* [Task A]: Transcribe the passage of the Keith Burrell biography starting at "He played an" and ending at "for plasma diagnostics.".
* [Task B]: Extend the Keith Burrell biography by writing what comes after its final sentence.

* [Text under study]:
- Born: April 13, 1947 (age 78) Santa Monica, California
- Education: Stanford University (B.S.) California Institute of Technology (M.S., Ph.D.)
- Awards: John Dawson Award (2001); James Clerk Maxwell Prize for Plasma Physics (2018);
- Scientific career
- Fields: Plasma physics
- Thesis: (1975)

= Keith Burrell =

American plasma physicist

Keith Howard Burrell (born April 13, 1947 in Santa Monica, California) is an American plasma physicist.

== Early life and career ==
Burrell received bachelor's degree in physics from Stanford University in 1968. He then received a master's degree and a Ph.D. in physics from Caltech in 1970 and 1975 respectively. He then worked at General Atomics in fusion research with tokamaks, in particular DIII-D tokamak from General Atomics. Before that, he did research at the ISX-A and ISA-B Tokamak of the Oak Ridge National Laboratory.

He played an important role in the study of the H-mode (i.e. high-confinement mode) discovered in 1982 at the ASDEX tokamak in magnetically enclosed fusion plasmas and the underlying transport mechanisms, in particular the suppression of turbulence by the formation of shear currents. Burrell was involved in the discovery of quiet H-mode (quiescent H-mode) at DIII-D in 1999, which has the advantages of H-modes but no edge instabilities (edge localized modes, ELM). Burrell also developed methods for plasma diagnostics.

* [Information]:

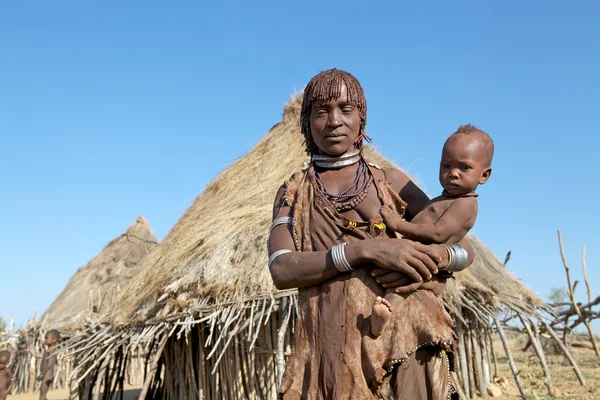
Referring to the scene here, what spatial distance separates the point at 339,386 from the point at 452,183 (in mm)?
855

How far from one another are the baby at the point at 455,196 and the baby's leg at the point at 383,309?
3cm

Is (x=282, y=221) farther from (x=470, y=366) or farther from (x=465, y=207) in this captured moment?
(x=470, y=366)

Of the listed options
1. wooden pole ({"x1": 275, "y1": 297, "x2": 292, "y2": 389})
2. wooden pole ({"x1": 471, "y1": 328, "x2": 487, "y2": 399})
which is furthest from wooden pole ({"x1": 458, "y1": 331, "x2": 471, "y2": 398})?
wooden pole ({"x1": 275, "y1": 297, "x2": 292, "y2": 389})

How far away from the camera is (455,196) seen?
2.52 meters

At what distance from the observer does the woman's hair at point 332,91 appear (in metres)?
2.60

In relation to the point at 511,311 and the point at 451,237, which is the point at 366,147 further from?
the point at 451,237

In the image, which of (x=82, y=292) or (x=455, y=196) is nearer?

* [Answer space A]:
He played an important role in the study of the H-mode (i.e. high-confinement mode) discovered in 1982 at the ASDEX tokamak in magnetically enclosed fusion plasmas and the underlying transport mechanisms, in particular the suppression of turbulence by the formation of shear currents. Burrell was involved in the discovery of quiet H-mode (quiescent H-mode) at DIII-D in 1999, which has the advantages of H-modes but no edge instabilities (edge localized modes, ELM). Burrell also developed methods for plasma diagnostics.

* [Answer space B]:
== Honors and awards ==
Burrell is a fellow of the American Physical Society (1985) and the Institute of Physics.

In 2001, Burrell received the Excellence in Plasma Physics Award (now known as the John Dawson Award for Excellence in Plasma Physics Research) from the American Physical Society for "experiments that show that sheared ExB flows can suppress turbulence and transport in tokamak plasmas and that such flows can spontaneously arise at the edge and in the core of tokamak plasmas.".

In 2018, he received the James Clerk Maxwell Prize for Plasma Physics for "pioneering research, including key experimental advances and diagnostic development, that established the links between sheared plasma flow and turbulent transport, leading to improved confinement regimes for magnetized plasmas through turbulent transport reduction by sheared flow".